Crab legs are certainly a delicacy, but serving guests with a whole crab can add spectacle and romance to any event. Whole Dungeness crabs are platter-sized and have some of the sweetest crab meat available. Dungeness crabs are the most common commercial crab harvest on the West Coast of North America, named for the town of Dungeness, Washington. Crabs are available fresh or frozen. The frozen crabs are usually precooked and can be eaten defrosted and cold, without being heated.
Frozen Cooked Dungeness Crab
To heat up frozen, precooked Dungeness crab use a pot that will fit the crab laid flat on the bottom. Make the water deep enough to cover the crab. Bring the water to a roiling boil and place the frozen crab inside. Keep heat on high to maintain the boil--adjust lower if it looks like it is going to boil over. Foam may form--scoop it out with a ladle or lower the heat and leave the top off. Boil for about 12 minutes. You can add salt or vinegar to the water to improve the taste of the crab.
Frozen Uncooked Dungeness Crab
Defrost and cook frozen, uncooked crab by placing it in boiling water. For large crabs, boil up to 30 minutes; for smaller crabs, 20 minutes.
You can safely defrost a small uncooked crab for use in a "fresh" crab recipe by placing it in the refrigerator overnight in a bowl, pot or pan filled with water. Add about a teaspoon of salt per gallon of water and cover. Make sure the crab is fully defrosted before you continue with any recipe for fresh crab--if part of the crab is still frozen, it won't cook properly. If you see any ice in the bowl when you want to start cooking, the crab is partially frozen. For larger crabs, leave in the refrigerator for 24 hours.

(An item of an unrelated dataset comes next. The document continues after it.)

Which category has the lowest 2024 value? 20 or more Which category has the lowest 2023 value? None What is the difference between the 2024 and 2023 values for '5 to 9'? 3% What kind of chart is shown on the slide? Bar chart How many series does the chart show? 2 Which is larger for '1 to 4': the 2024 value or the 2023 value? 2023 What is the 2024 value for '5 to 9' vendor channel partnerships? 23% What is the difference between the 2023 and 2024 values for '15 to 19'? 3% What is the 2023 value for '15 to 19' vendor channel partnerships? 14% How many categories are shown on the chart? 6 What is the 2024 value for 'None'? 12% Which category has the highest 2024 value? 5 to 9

Frozen Dungeness crabs will last several months in the freezer due to a protective ice glaze that keeps them from drying out. Frozen seafood, like crab, can spoil quickly if not properly defrosted or cooked. The FDA has standards for processing and freezing of seafood that must be followed from the fisherman to the fishmonger. A few steps on your part will provide a healthy, safe and delicious hot crab meal.
When defrosting, make sure your crab is always refrigerated. Don't put the crab out on the counter for a few hours. As the shell warms and the inside remains frozen, bacteria may be activated that will spoil the flavor and can cause food poisoning.
You need to add salt to the water to keep the crab meat firm. Fresh water puffs up the crab meat, makes the flesh mushy, and dilutes the flavor.